It's the birthday of poet Amy Lowell, (books by this author) born in Brookline, Massachusetts (1874), the daughter of a prominent Boston family. Her first poem, "Fixed Idea," wasn't published until she was 36, and she threw herself into studying the latest trends in poetry - imagism and unrhymed meter. She once said, "God made me a businesswoman and I made myself a poet." Her posthumous collection of poetry, What's O'Clock (1925), won the Pulitzer Prize.

It's the birthday of humorist and playwright George Ade, (books by this author) born in Kentland, Indiana (1866). One of his plays, The College Widow (1904), was turned into a motion picture, but he is best known for his Fables in Slang (1899).

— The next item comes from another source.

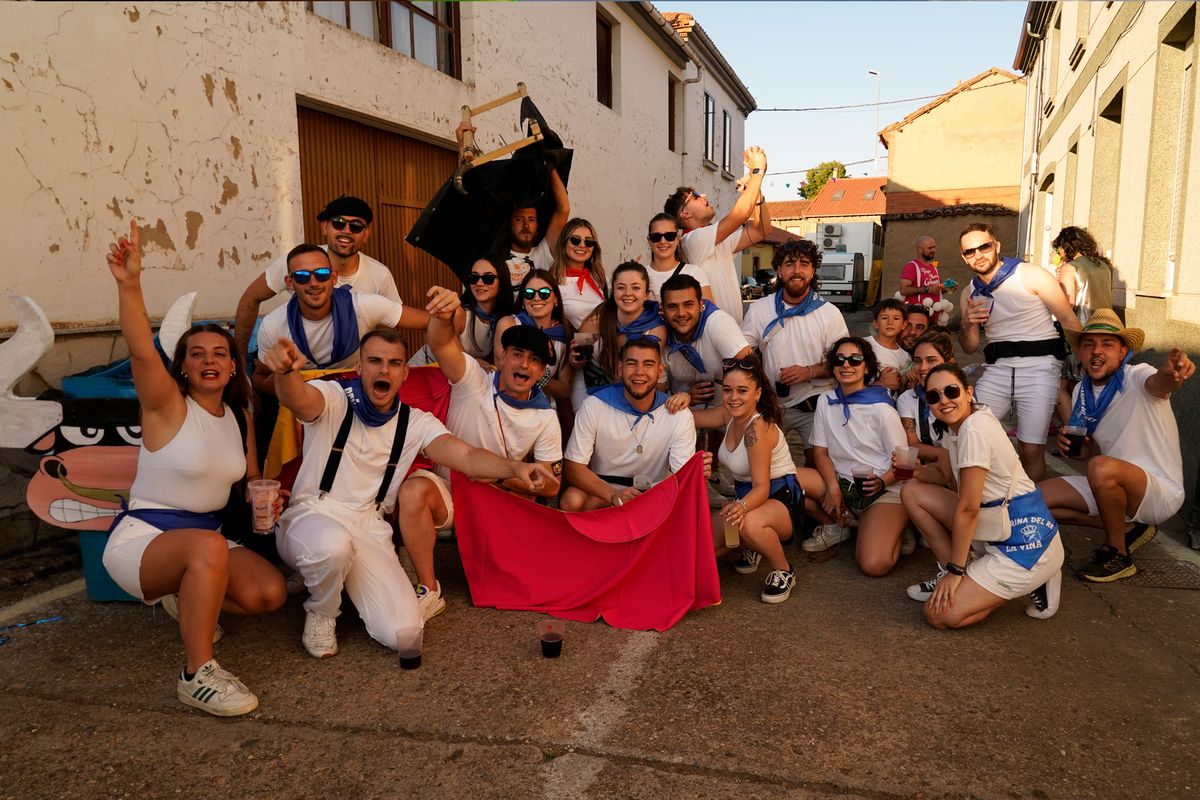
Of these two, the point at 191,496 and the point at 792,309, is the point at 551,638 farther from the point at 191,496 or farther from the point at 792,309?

It's the birthday of J.M. (John Maxwell) Coetzee (books by this author) born in Cape Town, South Africa (1940). He's the author of many novels, including Dusklands (1974), Life and Times of Michael K (1983), and Disgrace (1999). He's known for his intense self-discipline and dedication to writing. Someone who worked with him for more than a decade claimed that he only saw Coetzee laugh once. He's lived most of his adult life in England, America, and Australia, but much of his writing deals with South African apartheid. His breakthrough novel was Waiting for Barbarians, published in 1980. In 2003, he was awarded the Nobel Prize in literature.